Leenoy Meshulam, Ph.D.

University of Washington
A portrait photo of Leenoy Meshulam.

Leenoy Meshulam is a Swartz postdoctoral fellow at the University of Washington. Her primary focus is on how complex interactions in large neuronal populations are coordinated to give rise to function and computation. Her research draws on theoretical frameworks from statistical physics and dynamical systems to uncover principles of brain function. Additionally, she uses analytical and computational methods to study how anatomical connections constrain network interactions. She has been serving as junior chair of the International Brain Laboratory theory group since 2019, after joining the collaboration while working at the Massachusetts Institute of Technology. As part of this project, she also serves as a mentor in the SCGB SURF program, whose goal is to spark interest in computational neuroscience among undergraduate students from diverse backgrounds. Meshulam obtained her Ph.D. from Princeton University under the supervision of Bill Bialek, David Tank and Carlos Brody.

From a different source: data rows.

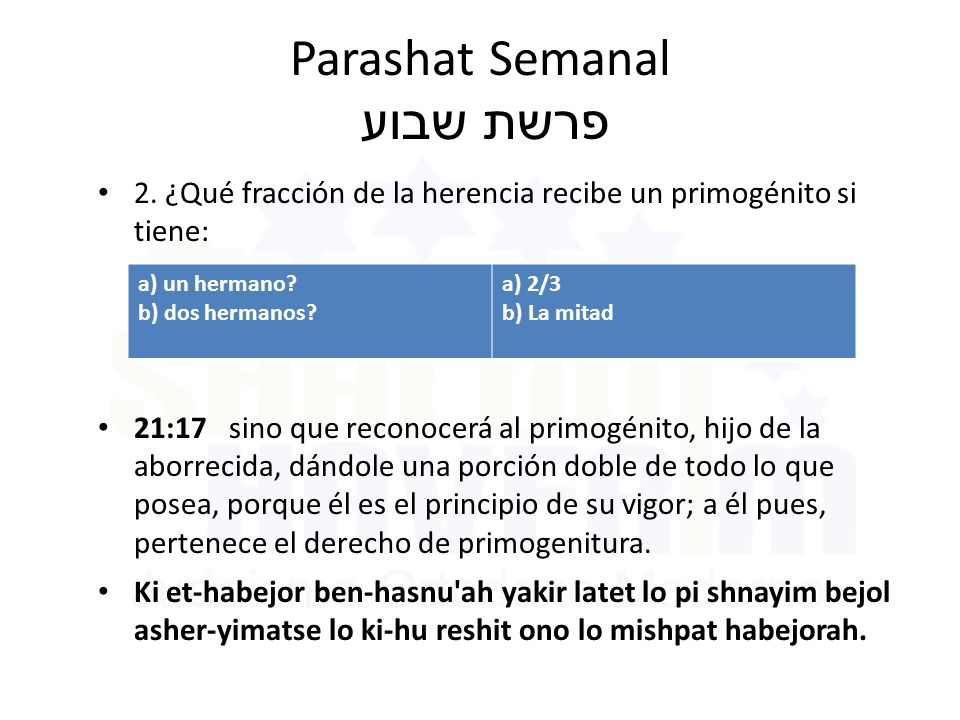 Parashat Semanal
פרשת שבוע

• 2. ¿Qué fracción de la herencia recibe un primogénito si tiene:

| a) un hermano? b) dos hermanos? | a) 2/3 b) La mitad |
|---|---|

• **21:17** sino que reconocerá al primogénito, hijo de la aborrecida, dándole una porción doble de todo lo que posea, porque él es el principio de su vigor; a él pues, pertenece el derecho de primogenitura.

• **Ki et-habejor ben-hasnu'ah yakir latet lo pi shnayim bejol asher-yimatse lo ki-hu reshit ono lo mishpat habejorah.**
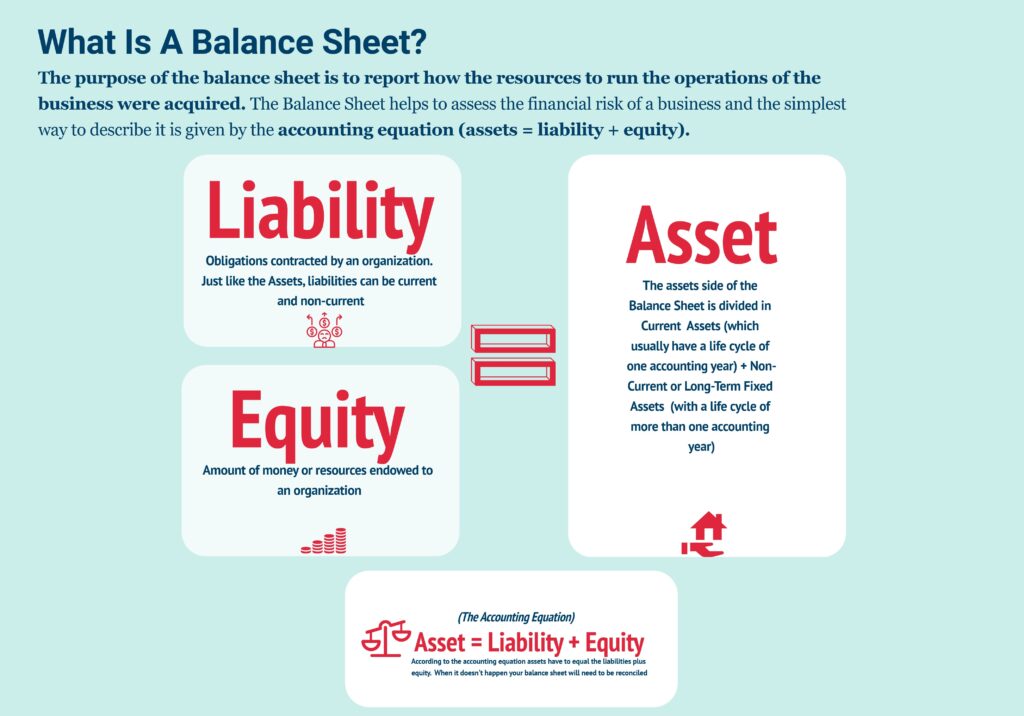 What Is A Balance Sheet?

The purpose of the balance sheet is to report how the resources to run the operations of the business were acquired. The Balance Sheet helps to assess the financial risk of a business and the simplest way to describe it is given by the accounting equation (assets = liability + equity).

Liability

Obligations contracted by an organization. Just like the Assets, liabilities can be current and non-current

Equity

Amount of money or resources endowed to an organization

Asset

The assets side of the Balance Sheet is divided in Current Assets (which usually have a life cycle of one accounting year) + Non-Current or Long-Term Fixed Assets (with a life cycle of more than one accounting year)

(The Accounting Equation)

Asset = Liability + Equity

According to the accounting equation assets have to equal the liabilities plus equity. When it doesn't happen your balance sheet will need to be reconciled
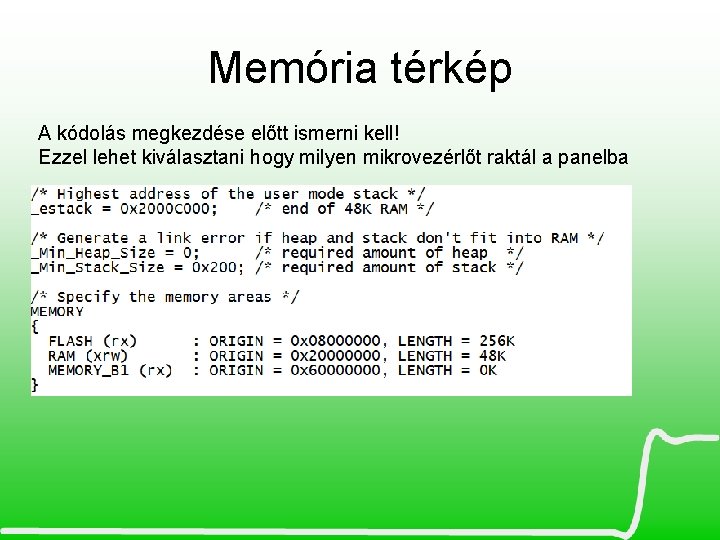 Memória térkép

A kódolás megkezdése előtt ismerni kell!
Ezzel lehet kiválasztani hogy milyen mikrovezérlőt raktál a panelba

/* Highest address of the user mode stack */
_estack = 0x2000C000;    /* end of 48K RAM */

/* Generate a link error if heap and stack don't fit into RAM */
_Min_Heap_Size = 0;      /* required amount of heap  */
_Min_Stack_Size = 0x200; /* required amount of stack */

/* Specify the memory areas */
MEMORY
{
  FLASH (rx)      : ORIGIN = 0x08000000, LENGTH = 256K
  RAM (xrw)       : ORIGIN = 0x20000000, LENGTH = 48K
  MEMORY_B1 (rx)  : ORIGIN = 0x60000000, LENGTH = 0K
}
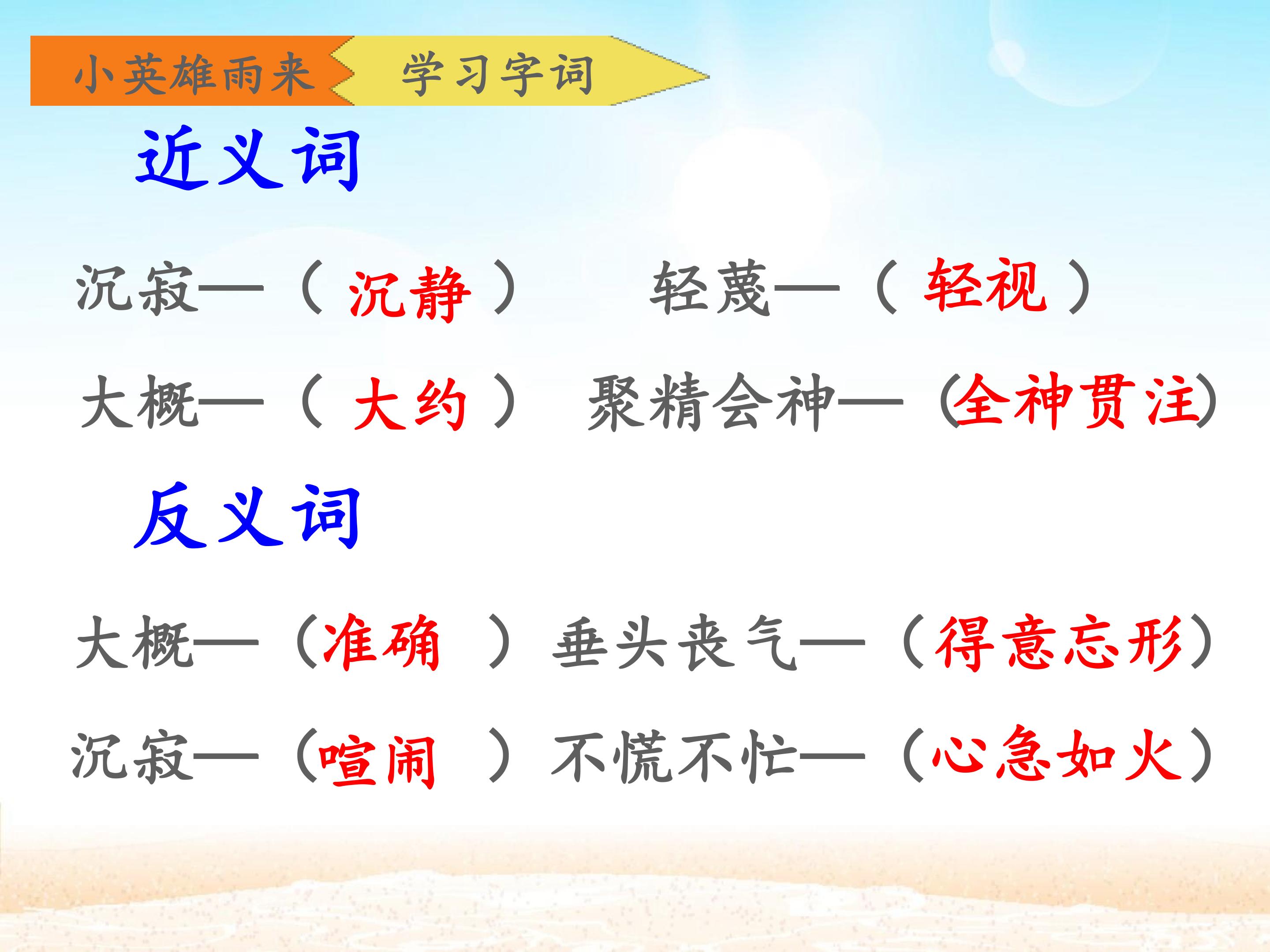 小英雄雨来 学习字词

近义词

沉寂—（沉静） 轻蔑—（轻视）

大概—（大约） 聚精会神—（全神贯注）

反义词

大概—（准确） 垂头丧气—（得意忘形）

沉寂—（喧闹） 不慌不忙—（心急如火）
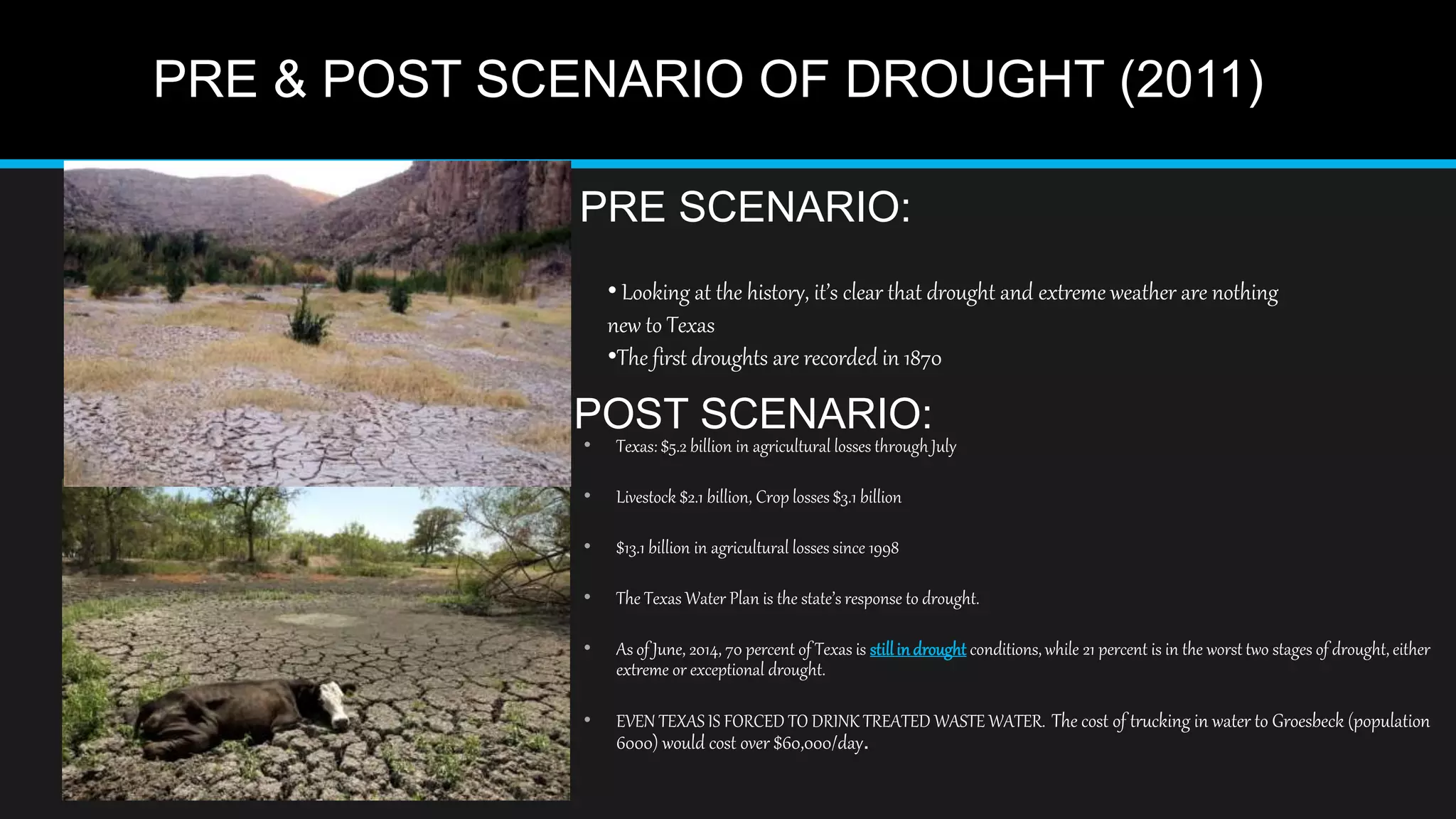 PRE & POST SCENARIO OF DROUGHT (2011)

PRE SCENARIO:

• Looking at the history, it's clear that drought and extreme weather are nothing new to Texas
•The first droughts are recorded in 1870

POST SCENARIO:

• Texas: $5.2 billion in agricultural losses through July
• Livestock $2.1 billion, Crop losses $3.1 billion
• $13.1 billion in agricultural losses since 1998
• The Texas Water Plan is the state's response to drought.
• As of June, 2014, 70 percent of Texas is still in drought conditions, while 21 percent is in the worst two stages of drought, either extreme or exceptional drought.
• EVEN TEXAS IS FORCED TO DRINK TREATED WASTE WATER. The cost of trucking in water to Groesbeck (population 6000) would cost over $60,000/day.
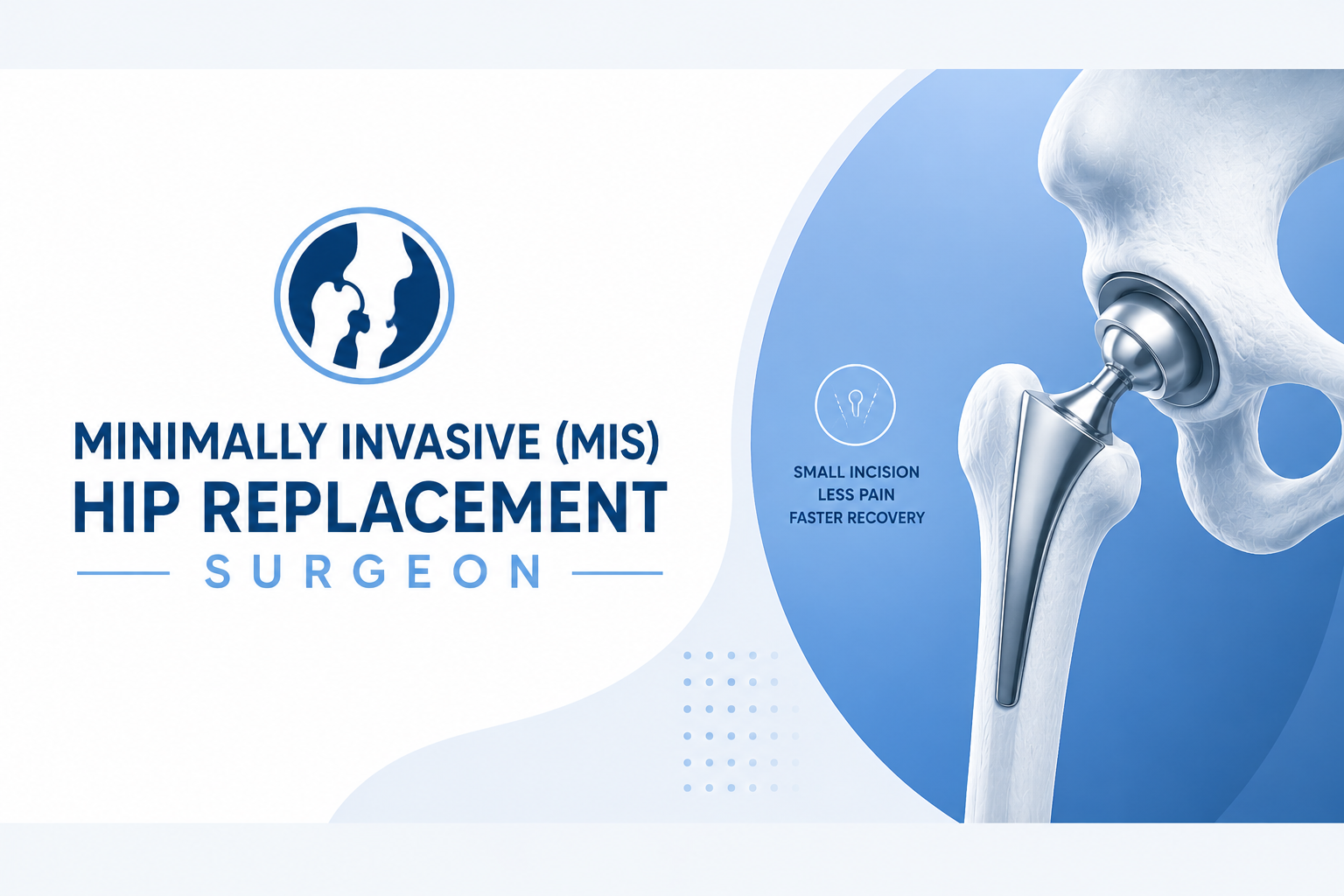 MINIMALLY INVASIVE (MIS)
HIP REPLACEMENT
SURGEON

SMALL INCISION
LESS PAIN
FASTER RECOVERY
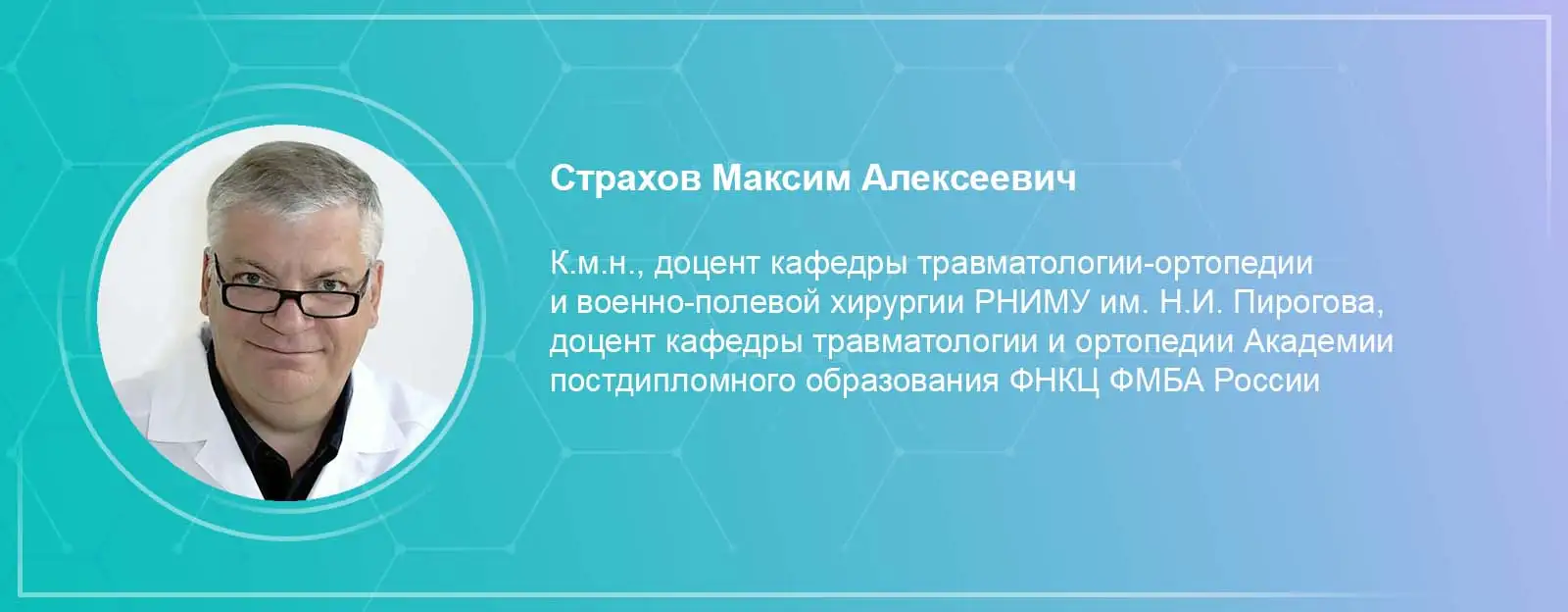 Страхов Максим Алексеевич

К.м.н., доцент кафедры травматологии-ортопедии и военно-полевой хирургии РНИМУ им. Н.И. Пирогова, доцент кафедры травматологии и ортопедии Академии постдипломного образования ФНКЦ ФМБА России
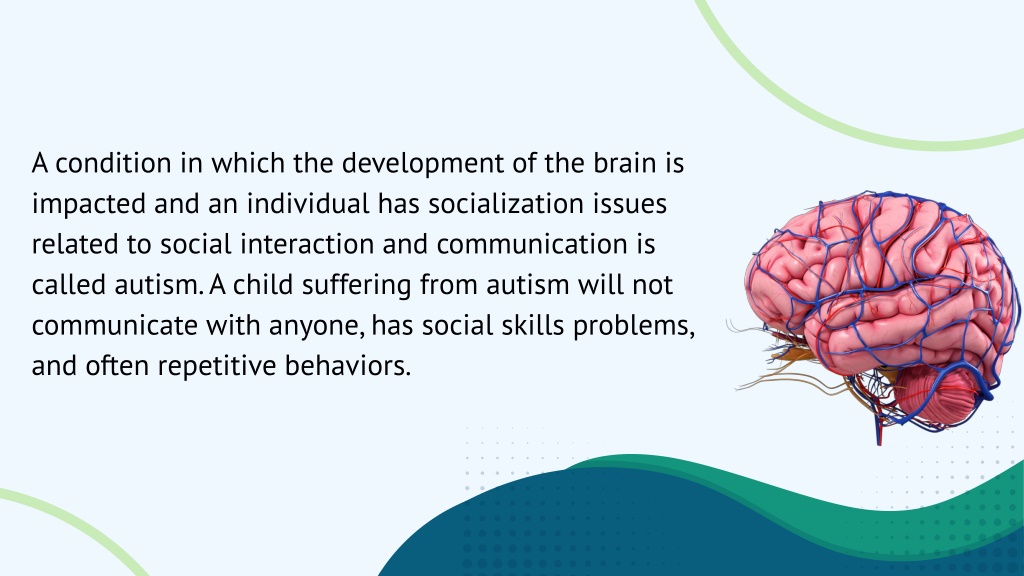 A condition in which the development of the brain is impacted and an individual has socialization issues related to social interaction and communication is called autism. A child suffering from autism will not communicate with anyone, has social skills problems, and often repetitive behaviors.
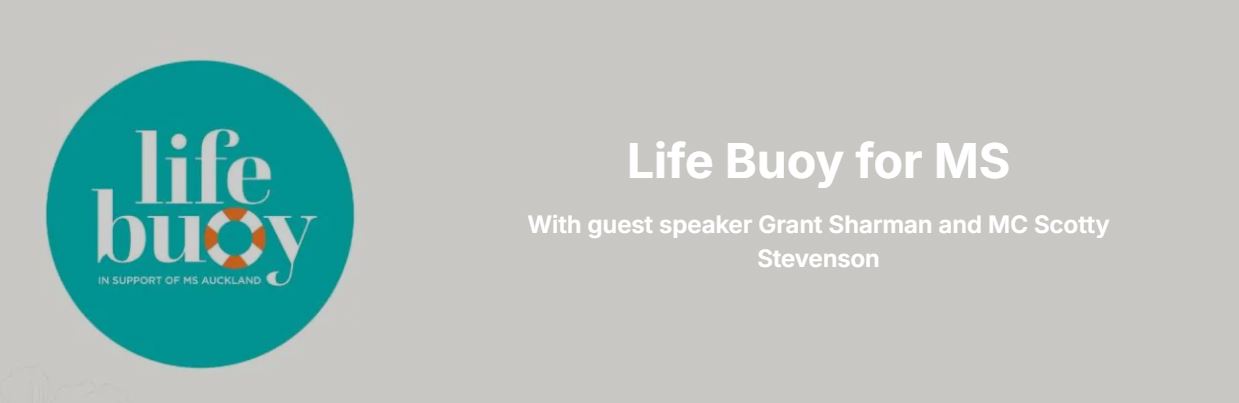 life
buoy
IN SUPPORT OF MS AUCKLAND

Life Buoy for MS

With guest speaker Grant Sharman and MC Scotty Stevenson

Prior to that she completed her master’s degree in physics and biology at Tel Aviv University in Israel.

Principal Investigator: Ila Fiete

Fellow: Patrick Udeh

Project
“Modular multi-scale information flow in large neural networks”
Every decision, action or thought we make involves millions of neurons rapidly interacting with each other all across the brain. How this incredibly complex network of communication gives rise to our behavior is still largely unknown. We draw on the theoretical richness of network theory and control theory to develop a set of scalable computational and analytical tools that will elucidate brain-wide information flow patterns. We will analyze hundreds of large-scale electrophysiology recordings of neural data from laboratories across the world as part of the theory effort of the International Brain Laboratory, an international consortium of neuroscientists investigating how the brain executes decisions. We will investigate how different network elements in the brain facilitate information flow across regions, how network organization changes during a decision-making process, and what the role of different spatial and temporal scales is in creating meaningful sub-networks. Together, these investigations will decipher how sensory, motor and cognitive information flows between regions, and how it gets incorporated into large-scale network dynamics that give rise to a decision. As a bonus, this project will provide the field with a set of network-level analysis tools that are deeply rooted in theory and developed for large-scale cellular-resolution datasets.